*** Stored data Section Begins ***

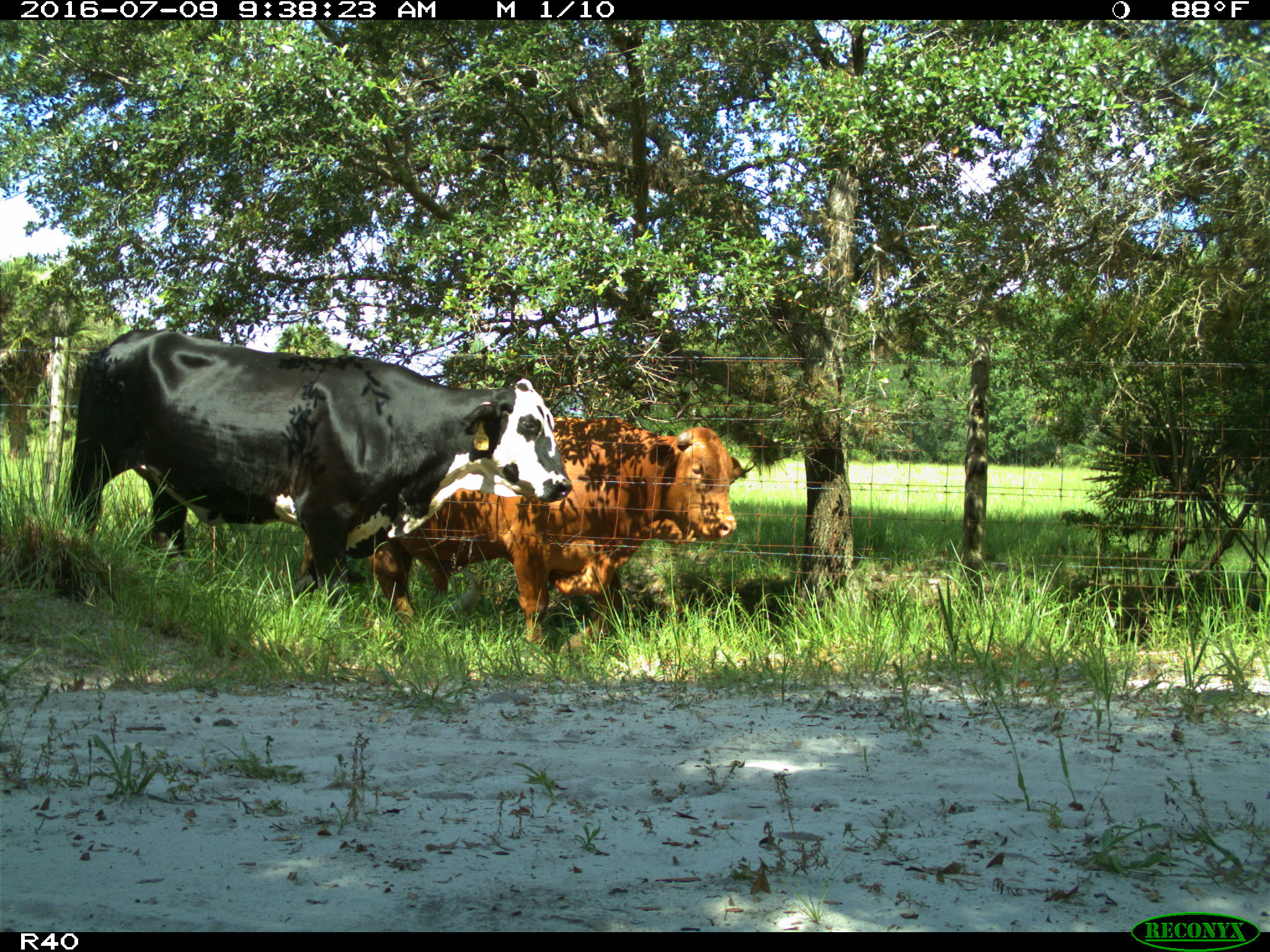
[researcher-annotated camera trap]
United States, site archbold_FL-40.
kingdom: Animalia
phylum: Chordata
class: Mammalia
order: Artiodactyla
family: Bovidae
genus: Bos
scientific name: Bos taurus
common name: domestic cow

*** Stored data Section Ends ***

• **Task objective**:
Write out all the entries word for word, but skip any images.

• **Task output**:
[researcher-annotated camera trap]
United States, site archbold_FL-40.
kingdom: Animalia
phylum: Chordata
class: Mammalia
order: Artiodactyla
family: Bovidae
genus: Bos
scientific name: Bos taurus
common name: domestic cow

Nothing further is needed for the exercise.